AIM-174B: the air-to-air SM-6 is officially operational 11/07/2024 | Gabriele Molinelli

After several "clandestine" sightings of modified Raytheon SM-6s carried under the wings of F-18 SUPER HORNETs, it is now official: the air-to-air version exists and is called AIM-174B.

In recent days, in the lead-up to RIMPAC, several images have been released that allow us to appreciate the full size of this weapon, significantly larger than the AMRAAM. According to the US Navy, the SM-6 "Air Launched Configuration (ALC)" is already operationally deployed, indirectly confirming the success of a flight test campaign that has been ongoing, now it can be said with certainty, at least since 2021 when an SM-6 was first spotted under the wing of a VX-31 test squadron SUPER HORNET.

The first Carrier Air Wing to employ the SM-6 ALC is the USS CARL VINSON's CVW-2, which will be operating in the RIMPAC 24 exercise about to begin. The released photos show the inert training version of the missile, which appears to have a significantly greater range than the old PHOENIX. The SM-6, a program that we must assume is effectively (or has been so far, at least) a particularly secret "Special Access Program," responds to modern threats both in the forms of long range anti-ship strike weapons, by allowing interceptions at great distances; and to long-range air-to-air missiles developed in Russia, the R-37M (AA-13 "Axehead"); and in China, the PL-15 (CH-AA-10 "Abaddon") and PL-21 (CH-AA-X-12).
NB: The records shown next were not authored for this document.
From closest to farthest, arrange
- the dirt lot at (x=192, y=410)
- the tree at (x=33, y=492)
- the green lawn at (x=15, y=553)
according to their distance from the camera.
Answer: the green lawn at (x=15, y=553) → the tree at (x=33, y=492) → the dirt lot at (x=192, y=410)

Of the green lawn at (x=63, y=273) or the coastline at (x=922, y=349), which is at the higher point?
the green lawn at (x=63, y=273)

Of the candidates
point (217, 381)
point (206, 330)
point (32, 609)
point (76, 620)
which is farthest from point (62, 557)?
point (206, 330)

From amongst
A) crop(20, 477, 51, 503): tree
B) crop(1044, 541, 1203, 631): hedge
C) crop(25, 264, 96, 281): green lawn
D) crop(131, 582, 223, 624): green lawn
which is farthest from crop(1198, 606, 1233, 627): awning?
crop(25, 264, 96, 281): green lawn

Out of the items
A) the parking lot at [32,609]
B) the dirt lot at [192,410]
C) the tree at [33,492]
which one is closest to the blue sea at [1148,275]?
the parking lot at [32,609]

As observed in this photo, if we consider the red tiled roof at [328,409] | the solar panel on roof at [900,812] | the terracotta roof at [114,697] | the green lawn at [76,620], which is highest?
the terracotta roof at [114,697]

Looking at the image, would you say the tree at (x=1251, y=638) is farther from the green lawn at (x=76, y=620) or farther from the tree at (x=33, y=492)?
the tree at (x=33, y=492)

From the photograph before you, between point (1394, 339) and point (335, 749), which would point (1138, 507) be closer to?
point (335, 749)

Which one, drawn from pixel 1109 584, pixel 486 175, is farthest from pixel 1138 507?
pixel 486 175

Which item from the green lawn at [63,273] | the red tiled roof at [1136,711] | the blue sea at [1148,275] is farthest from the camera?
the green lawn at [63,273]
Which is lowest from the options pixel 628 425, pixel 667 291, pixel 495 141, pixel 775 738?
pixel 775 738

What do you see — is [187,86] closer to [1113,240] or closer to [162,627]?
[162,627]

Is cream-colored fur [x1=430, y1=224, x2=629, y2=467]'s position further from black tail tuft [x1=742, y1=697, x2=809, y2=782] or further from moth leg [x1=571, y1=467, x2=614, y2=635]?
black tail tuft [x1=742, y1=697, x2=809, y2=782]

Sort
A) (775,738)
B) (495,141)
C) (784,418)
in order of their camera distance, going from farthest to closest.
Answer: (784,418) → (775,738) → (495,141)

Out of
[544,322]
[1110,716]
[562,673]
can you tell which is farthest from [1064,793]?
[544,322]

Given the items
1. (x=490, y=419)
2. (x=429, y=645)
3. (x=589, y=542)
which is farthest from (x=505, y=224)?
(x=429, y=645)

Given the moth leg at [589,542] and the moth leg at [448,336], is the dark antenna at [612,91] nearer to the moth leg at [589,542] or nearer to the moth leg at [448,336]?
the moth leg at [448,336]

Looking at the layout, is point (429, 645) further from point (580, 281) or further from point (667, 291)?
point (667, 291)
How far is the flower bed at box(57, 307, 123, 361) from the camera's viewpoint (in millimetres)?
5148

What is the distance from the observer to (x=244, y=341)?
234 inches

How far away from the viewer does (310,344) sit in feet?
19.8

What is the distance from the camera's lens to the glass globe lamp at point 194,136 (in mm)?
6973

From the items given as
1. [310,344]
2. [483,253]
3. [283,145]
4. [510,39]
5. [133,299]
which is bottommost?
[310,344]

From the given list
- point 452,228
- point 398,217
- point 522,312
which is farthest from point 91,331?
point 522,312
Presumably, the SM-6 represents an additional option, not an alternative, to the new air-to-air AIM-260A Joint Advanced Tactical Missile (JATM), developed by Lockheed Martin, itself a Special Access Program of which little is known, except that it has undergone some qualification firings and is rapidly moving towards active service and series production. Quite literally in step, the end of American orders for the AIM-120 AMRAAM is also approaching. Around the end of the decade, new production for US needs reduces to zero as already illustrated by the multi-year budget outlook for FY 2024 and the upcoming FY-2025.

The SM-6, initially conceived under the deceptively simple description "a Standard missile but with an active radar seeker derived from that of the AMRAAM," has progressively evolved into a truly "all-purpose" weapon with very high performance and a huge range, not yet officially disclosed.

In the surface-to-air version, it also has an anti-ship/anti-surface strike capability that makes it to some extent a first option for hypersonic attack (or almost, assuming that the terminal velocity can remain/fall below the technical threshold of Mach 5).

Most recently, an additional development of the seeker has been announced to modernise it and remove obsolete electronics that are difficult to procure, creating the SM-6 Block I CU. This seeker will be shared with the new version of SM-2, the SM-2 Block III CU. It is difficult at the moment to say where the air-to-air AIM-174B configuration fits in this sense: it might or might not benefit from the same, but adapted, seeker.